他的頭發濃密,留着中分,激動的時候頭發會在頭頂亂顫。
張榕留着八字胡,看似沉穩,實則為人其實比丁開嶂更加沖動和熱血。
他皺着眉頭:“想要成事,不能光靠刊物,不能光靠文人,我們需要出關,集結一切可用的力量。”
他的家境殷實,叔父在遼地既有聲望又有财富,所以他敢于喊這個口号。
顯然,丁開嶂也知道他的情況,當即拍桌子:“那還等什麼,咱們這就買車票,去關外!”
此二位,皆是這個時期的革命家,頗有作為。丁開嶂最後病死,已經算得上善終了。
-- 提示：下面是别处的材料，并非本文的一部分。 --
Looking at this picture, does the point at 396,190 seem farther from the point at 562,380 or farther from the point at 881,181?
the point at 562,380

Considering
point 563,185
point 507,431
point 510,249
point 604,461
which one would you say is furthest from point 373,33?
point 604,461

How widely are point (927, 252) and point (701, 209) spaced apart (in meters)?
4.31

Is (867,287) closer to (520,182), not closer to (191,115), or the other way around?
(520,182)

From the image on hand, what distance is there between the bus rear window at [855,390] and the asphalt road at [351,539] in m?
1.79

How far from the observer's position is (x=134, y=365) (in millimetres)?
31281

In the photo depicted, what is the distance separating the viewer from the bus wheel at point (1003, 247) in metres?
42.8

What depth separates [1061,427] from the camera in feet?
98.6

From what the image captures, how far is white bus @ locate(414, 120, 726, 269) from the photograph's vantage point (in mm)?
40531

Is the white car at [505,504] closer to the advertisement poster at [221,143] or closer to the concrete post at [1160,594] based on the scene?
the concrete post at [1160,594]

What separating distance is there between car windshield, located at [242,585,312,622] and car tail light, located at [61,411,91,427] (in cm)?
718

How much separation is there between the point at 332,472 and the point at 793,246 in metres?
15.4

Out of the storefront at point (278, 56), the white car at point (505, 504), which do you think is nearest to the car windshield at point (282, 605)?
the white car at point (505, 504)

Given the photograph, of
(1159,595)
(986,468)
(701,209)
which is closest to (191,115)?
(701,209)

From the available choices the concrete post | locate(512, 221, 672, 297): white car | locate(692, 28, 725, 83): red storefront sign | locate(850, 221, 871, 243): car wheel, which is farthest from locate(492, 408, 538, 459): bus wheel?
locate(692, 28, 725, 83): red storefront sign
而張榕卻是遭到了趙爾巽、張作霖合謀暗殺。
……
到了光緒三十年,中國的時間仿佛變得快了。
每個人的節奏都很緊張。
誠明帶着人灰溜溜的撤軍了。
一切如同趙傳薪所言,長順收了好處,令他撤軍。
當誠明來到鹿崗嶺村的時候,是帶着滿肚子怨氣來的。
砰!
誠明把茶杯頓在了茶幾上。
趙傳薪趕忙道:“擦,這可是在盛京花了不少錢買的,别給我摔壞了。”
誠明旋即又垂頭喪氣:“果如你所料,那楊玉樹買通了長順。”
趙傳薪暗道曆史的車輪滾滾向前,他根本沒翻起多大的浪花,事情照常發展着。
他問:“那麼,你打聽到了楊玉樹的所在了嗎?”
誠明悶聲道:“打聽好了,就在你們這邊的小孤山上,在一個叫作占中花的绺子山上。”
“着啊!”趙傳薪十分高興。“省的我跑老遠去找他了。”
誠明眯着眼道:“那麼,咱們要怎麼配合?長順已經下令讓我撤軍,現在我手裡的可用人手不多。”
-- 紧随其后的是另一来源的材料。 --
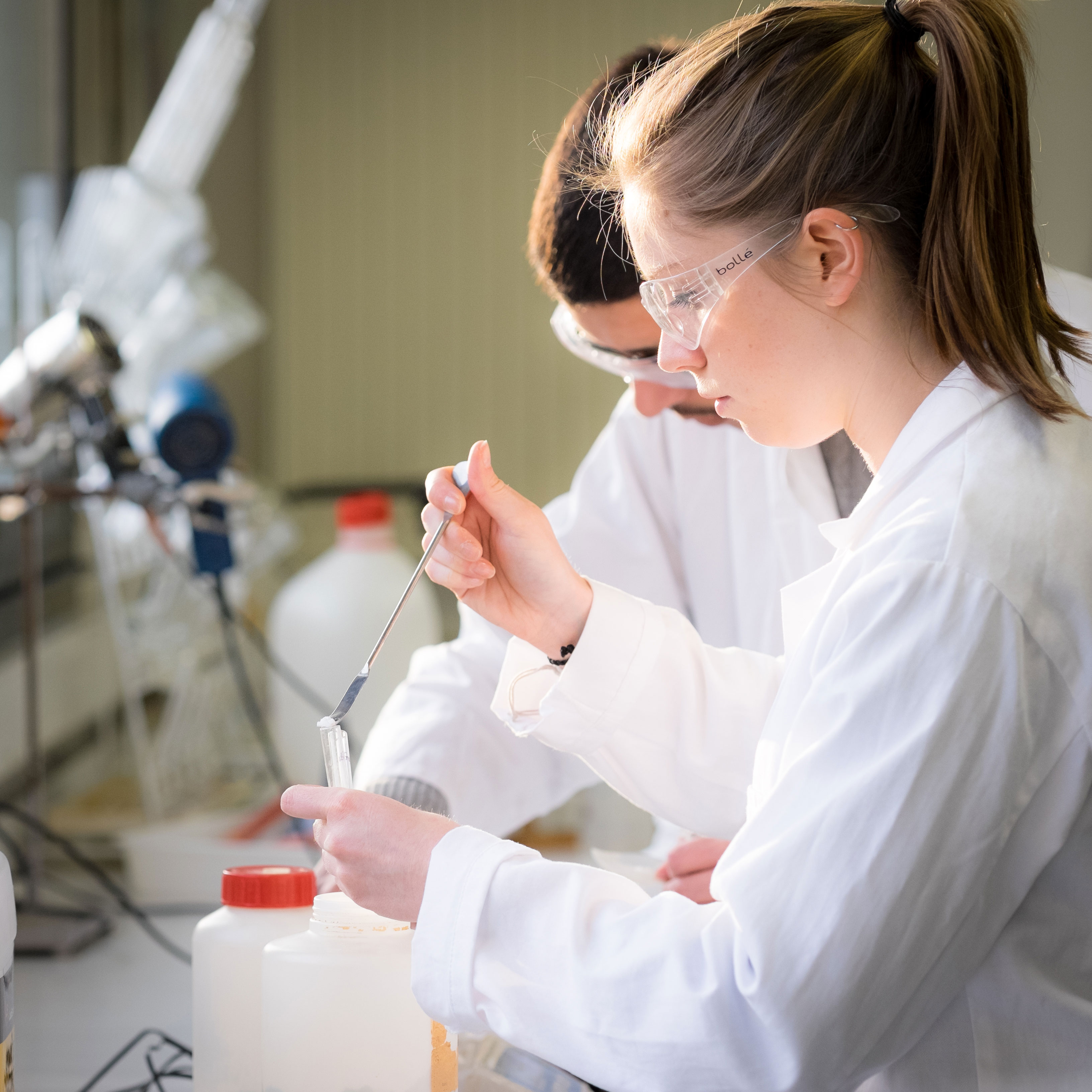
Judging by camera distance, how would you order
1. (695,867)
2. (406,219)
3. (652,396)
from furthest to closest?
(406,219) → (652,396) → (695,867)

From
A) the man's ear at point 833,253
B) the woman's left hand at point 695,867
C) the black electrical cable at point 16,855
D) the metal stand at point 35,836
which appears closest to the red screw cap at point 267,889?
the woman's left hand at point 695,867

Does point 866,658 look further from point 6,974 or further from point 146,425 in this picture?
point 146,425

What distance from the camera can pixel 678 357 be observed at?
91cm

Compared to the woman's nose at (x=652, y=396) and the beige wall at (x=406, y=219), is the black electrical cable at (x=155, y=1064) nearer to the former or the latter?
the woman's nose at (x=652, y=396)

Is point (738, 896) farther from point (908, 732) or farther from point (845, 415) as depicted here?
point (845, 415)

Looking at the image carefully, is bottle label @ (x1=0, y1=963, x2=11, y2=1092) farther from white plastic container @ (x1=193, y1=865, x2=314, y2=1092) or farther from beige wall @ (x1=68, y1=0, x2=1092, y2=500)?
beige wall @ (x1=68, y1=0, x2=1092, y2=500)

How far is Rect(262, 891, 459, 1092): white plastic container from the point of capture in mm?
807

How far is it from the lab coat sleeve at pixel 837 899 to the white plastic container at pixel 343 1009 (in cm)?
9

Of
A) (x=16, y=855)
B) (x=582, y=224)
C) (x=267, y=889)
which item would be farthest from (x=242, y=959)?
(x=16, y=855)

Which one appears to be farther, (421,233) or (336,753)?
(421,233)

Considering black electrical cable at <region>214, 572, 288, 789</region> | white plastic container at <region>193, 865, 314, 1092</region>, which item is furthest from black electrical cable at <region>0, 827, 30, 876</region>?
white plastic container at <region>193, 865, 314, 1092</region>

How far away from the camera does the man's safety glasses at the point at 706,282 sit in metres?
0.81

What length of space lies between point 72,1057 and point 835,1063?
2.48 feet

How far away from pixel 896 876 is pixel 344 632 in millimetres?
1409
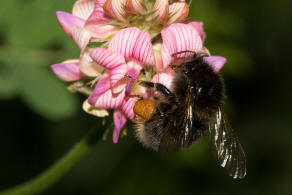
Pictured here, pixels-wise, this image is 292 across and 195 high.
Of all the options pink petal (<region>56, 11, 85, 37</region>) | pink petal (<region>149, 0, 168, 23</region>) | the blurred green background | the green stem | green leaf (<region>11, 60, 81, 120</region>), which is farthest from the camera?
the blurred green background

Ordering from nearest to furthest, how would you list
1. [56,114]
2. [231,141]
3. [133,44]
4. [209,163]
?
[133,44], [231,141], [56,114], [209,163]

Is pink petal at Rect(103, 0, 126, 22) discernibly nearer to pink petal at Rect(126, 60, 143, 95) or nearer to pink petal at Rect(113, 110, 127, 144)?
pink petal at Rect(126, 60, 143, 95)

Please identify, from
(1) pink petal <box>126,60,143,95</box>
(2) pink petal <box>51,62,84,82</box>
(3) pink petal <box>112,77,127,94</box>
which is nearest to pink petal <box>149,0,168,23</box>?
(1) pink petal <box>126,60,143,95</box>

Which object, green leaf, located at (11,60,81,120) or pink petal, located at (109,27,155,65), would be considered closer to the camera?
pink petal, located at (109,27,155,65)

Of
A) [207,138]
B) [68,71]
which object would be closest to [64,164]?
[68,71]

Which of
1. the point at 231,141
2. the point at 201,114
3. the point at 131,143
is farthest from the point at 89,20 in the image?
the point at 131,143

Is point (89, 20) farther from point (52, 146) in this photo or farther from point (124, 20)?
point (52, 146)

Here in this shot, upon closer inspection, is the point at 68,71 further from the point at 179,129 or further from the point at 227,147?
the point at 227,147
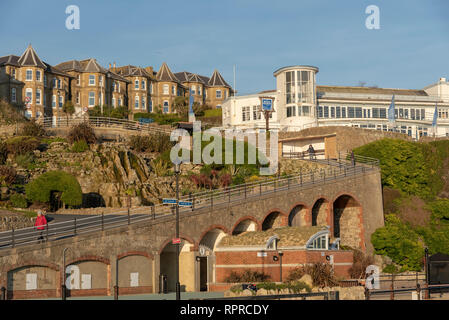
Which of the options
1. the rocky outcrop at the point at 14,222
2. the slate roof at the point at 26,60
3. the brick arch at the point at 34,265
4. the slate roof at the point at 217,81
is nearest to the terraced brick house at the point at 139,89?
the slate roof at the point at 217,81

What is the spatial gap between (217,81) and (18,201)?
7128 centimetres

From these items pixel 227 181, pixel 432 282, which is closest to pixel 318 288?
pixel 432 282

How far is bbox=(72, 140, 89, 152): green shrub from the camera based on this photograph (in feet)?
161

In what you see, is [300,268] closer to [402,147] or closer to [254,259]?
[254,259]

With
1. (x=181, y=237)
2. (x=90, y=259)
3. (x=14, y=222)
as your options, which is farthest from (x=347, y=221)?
(x=14, y=222)

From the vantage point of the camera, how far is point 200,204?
36.1m

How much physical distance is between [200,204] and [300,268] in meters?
7.21

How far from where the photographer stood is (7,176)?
40.8 meters

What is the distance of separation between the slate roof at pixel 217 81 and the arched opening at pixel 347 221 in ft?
206

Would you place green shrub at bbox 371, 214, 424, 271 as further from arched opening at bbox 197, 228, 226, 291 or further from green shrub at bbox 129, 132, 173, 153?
green shrub at bbox 129, 132, 173, 153

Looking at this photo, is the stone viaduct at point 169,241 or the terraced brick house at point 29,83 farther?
the terraced brick house at point 29,83

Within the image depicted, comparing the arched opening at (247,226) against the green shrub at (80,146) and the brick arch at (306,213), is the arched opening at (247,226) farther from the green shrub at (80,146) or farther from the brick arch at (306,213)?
the green shrub at (80,146)

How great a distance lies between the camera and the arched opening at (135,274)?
30.1 meters
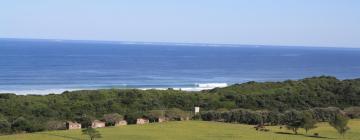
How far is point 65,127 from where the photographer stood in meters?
36.4

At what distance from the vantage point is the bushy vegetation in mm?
40844

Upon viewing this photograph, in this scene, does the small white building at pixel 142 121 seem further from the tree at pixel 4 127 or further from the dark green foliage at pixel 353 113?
the dark green foliage at pixel 353 113

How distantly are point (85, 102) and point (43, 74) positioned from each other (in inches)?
2466

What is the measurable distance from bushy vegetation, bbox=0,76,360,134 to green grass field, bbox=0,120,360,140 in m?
3.86

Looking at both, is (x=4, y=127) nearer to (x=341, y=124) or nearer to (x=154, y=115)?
(x=154, y=115)

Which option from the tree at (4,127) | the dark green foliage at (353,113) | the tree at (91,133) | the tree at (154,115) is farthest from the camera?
the dark green foliage at (353,113)

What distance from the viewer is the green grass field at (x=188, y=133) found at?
98.2ft

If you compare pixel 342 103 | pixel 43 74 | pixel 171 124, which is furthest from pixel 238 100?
pixel 43 74

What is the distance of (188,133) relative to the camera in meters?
32.4

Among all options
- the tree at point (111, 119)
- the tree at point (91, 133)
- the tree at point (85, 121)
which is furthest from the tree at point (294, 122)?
the tree at point (91, 133)

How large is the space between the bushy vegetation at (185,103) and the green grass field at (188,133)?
3.86 metres

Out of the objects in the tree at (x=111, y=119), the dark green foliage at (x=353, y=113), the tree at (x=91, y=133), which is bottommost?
the dark green foliage at (x=353, y=113)

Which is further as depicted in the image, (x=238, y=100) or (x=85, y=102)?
(x=238, y=100)

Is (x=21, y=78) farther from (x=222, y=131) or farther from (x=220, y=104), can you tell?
(x=222, y=131)
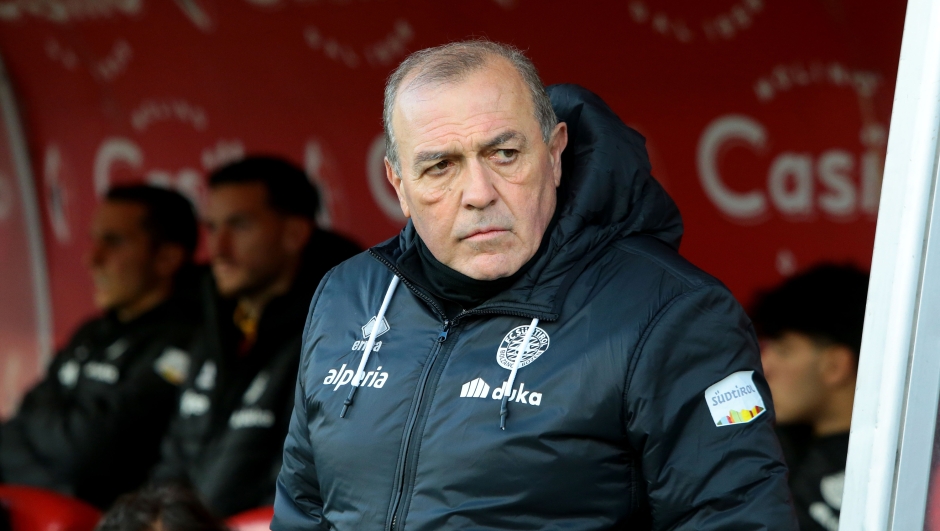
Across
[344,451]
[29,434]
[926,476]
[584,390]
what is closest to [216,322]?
[29,434]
趙傳薪從架子上取下一張地圖:“你看,這就是小孤山。小孤山雖然險要,但并非隻有一條路。我正面進攻,如果能打跑他們,他們必然從這裡突圍。我人手不夠,隻能打一面。你埋伏在這,等他們逃走的時候貼臉打,貼臉打你總能打赢吧?”
這話說得,好像他誠明有多廢物一樣。
不過看看這張非常詳細而特别的地圖,誠明倒是吃了一驚。
這人原來早就圖謀小孤山了?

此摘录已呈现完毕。